The L2ARC Eligibility rules were impacted by the compression feature. The max blocksize considered for eligibility was unchanged at 32K but the check is now done on compressed size if compression is enabled. As before, the idea behind an upper limit on eligible size is two-fold, first for larger blocks, the latency advantage of flash over spinning media is reduced. The second aspect of this is that the SSD will eventually fill up with data. At that point, any block we insert in the L2ARC requires an equivalent amount of eviction. A single large block can thus cause eviction of a large number of small blocks. Without an upper cap on block size, we can face a situation of inserting a large block for a small gain with a large potential downside if many small evicted blocks become the subject of future hits. To paraphrase Yogi Berra: "Caching decisions are hard."2.

The second important eligibility criteria is that blocks must not have been read through prefetching. The idea is fairly simple. Prefetching applies to sequential workloads and for such workloads, flash storage offers little advantage over HDDs. This means that data that comes in through ZFS level prefetching is not eligible for L2ARC.

These criteria leave 2 pitfalls to avoid during an L2ARC demo, first configuring all datasets with 128K recordsize and second trying to prime the L2ARC using dd-like sequential workloads. Both of those are by design workloads that bypasse the L2ARC. The L2ARC is designed to help you with disk crunching real workloads, which are those that access small blocks of data in random order.

Conclusion : A Better HSP

In this context, the Hybrid Storage Pool (HSP) model refers to our ZFSSA architecture where data is managed in 3 tiers:

  1. a high capacity TB scale super fast RAM cache;
  2. a PB scale pool of hard disks with RAID protection;
  3. a channel of SSD base cache devices that automatically capture an interesting subset of the data.
And since the data is captured in the L2ARC device only after it has been stored in the main storage pool, those L2ARC SSDs do not need to be managed by RAID protection.
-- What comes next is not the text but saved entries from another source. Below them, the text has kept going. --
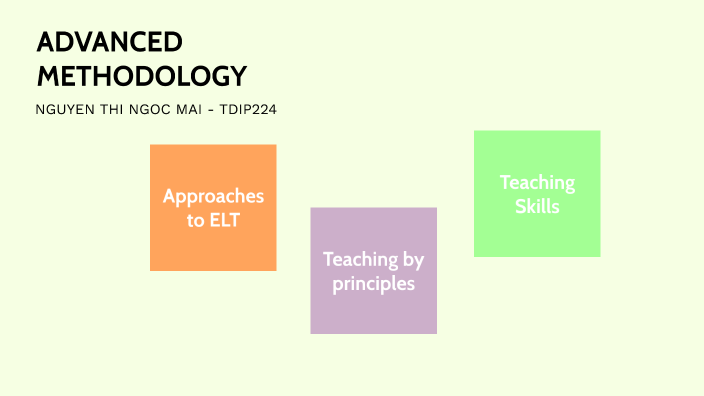 ADVANCED METHODOLOGY

NGUYEN THI NGOC MAI - TDIP224

Approaches to ELT

Teaching by principles

Teaching Skills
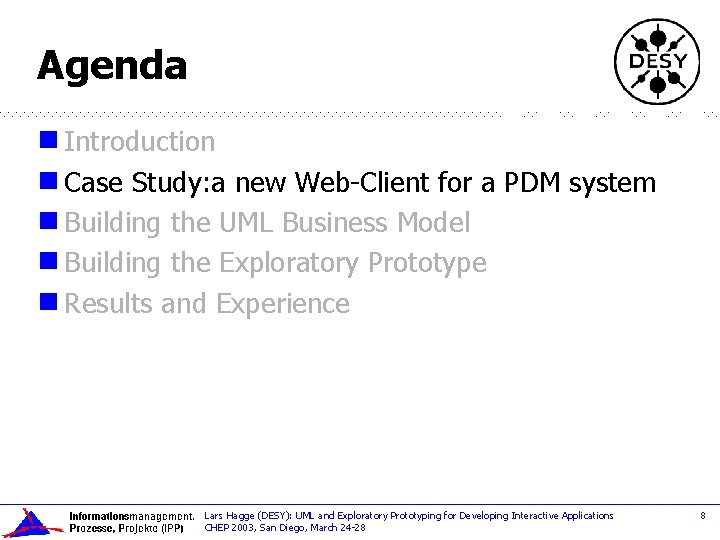 Agenda

DESY

Introduction

Case Study:a new Web-Client for a PDM system

Building the UML Business Model

Building the Exploratory Prototype

Results and Experience

Informationsmanagement, Prozesse, Projekte (IPP)

Lars Hagge (DESY): UML and Exploratory Prototyping for Developing Interactive Applications
CHEP 2003, San Diego, March 24-28

8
A single copy of the data is kept in the L2ARC knowing that if any L2ARC device disappears, data is guaranteed to be present in the main pool. Compared to a mirrored all-flash storage solution, this ZFSSA auto-tiering HSP means that you get 2X the bang for your SSD dollar by avoiding mirroring of SSDs and with ZFS compression that becomes easily 4X or more. This great performance comes along with the simplicity of storing all of your data, hot, warm or cold, into this incredibly versatile high performance and cost effective ZFS based storage pool.
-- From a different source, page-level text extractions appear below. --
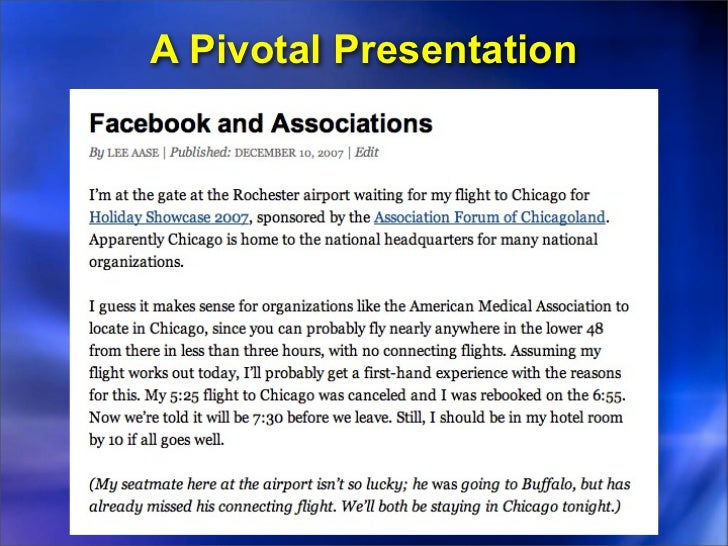 A Pivotal Presentation

Facebook and Associations

By LEE AASE | Published: DECEMBER 10, 2007 | Edit

I'm at the gate at the Rochester airport waiting for my flight to Chicago for Holiday Showcase 2007, sponsored by the Association Forum of Chicagoland. Apparently Chicago is home to the national headquarters for many national organizations.

I guess it makes sense for organizations like the American Medical Association to locate in Chicago, since you can probably fly nearly anywhere in the lower 48 from there in less than three hours, with no connecting flights. Assuming my flight works out today, I'll probably get a first-hand experience with the reasons for this. My 5:25 flight to Chicago was canceled and I was rebooked on the 6:55. Now we're told it will be 7:30 before we leave. Still, I should be in my hotel room by 10 if all goes well.

(My seatmate here at the airport isn't so lucky; he was going to Buffalo, but has already missed his connecting flight. We'll both be staying in Chicago tonight.)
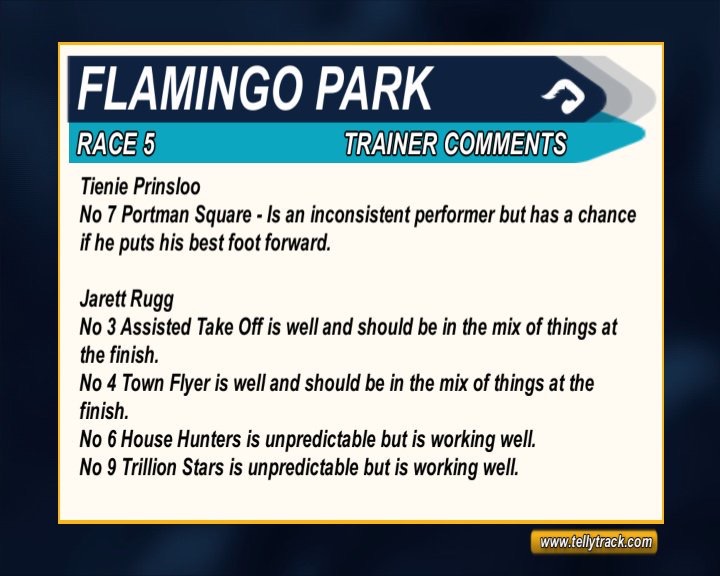 FLAMINGO PARK

RACE 5 TRAINER COMMENTS

Tienie Prinsloo
No 7 Portman Square - Is an inconsistent performer but has a chance if he puts his best foot forward.

Jarett Rugg
No 3 Assisted Take Off is well and should be in the mix of things at the finish.
No 4 Town Flyer is well and should be in the mix of things at the finish.
No 6 House Hunters is unpredictable but is working well.
No 9 Trillion Stars is unpredictable but is working well.

www.tellytrack.com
1It should be noted that ZFSSA tracks L2ARC eviction as "Cache: ARC evicted bytes per second broken down by L2ARC state", with subcategories of "cached," "uncached ineligible," and "uncached eligible." Having this last one at 0 implies a perfect L2ARC capture.

2For non-americans, this famous baseball coach is quoted to have said, "It's tough to make predictions, especially about the future."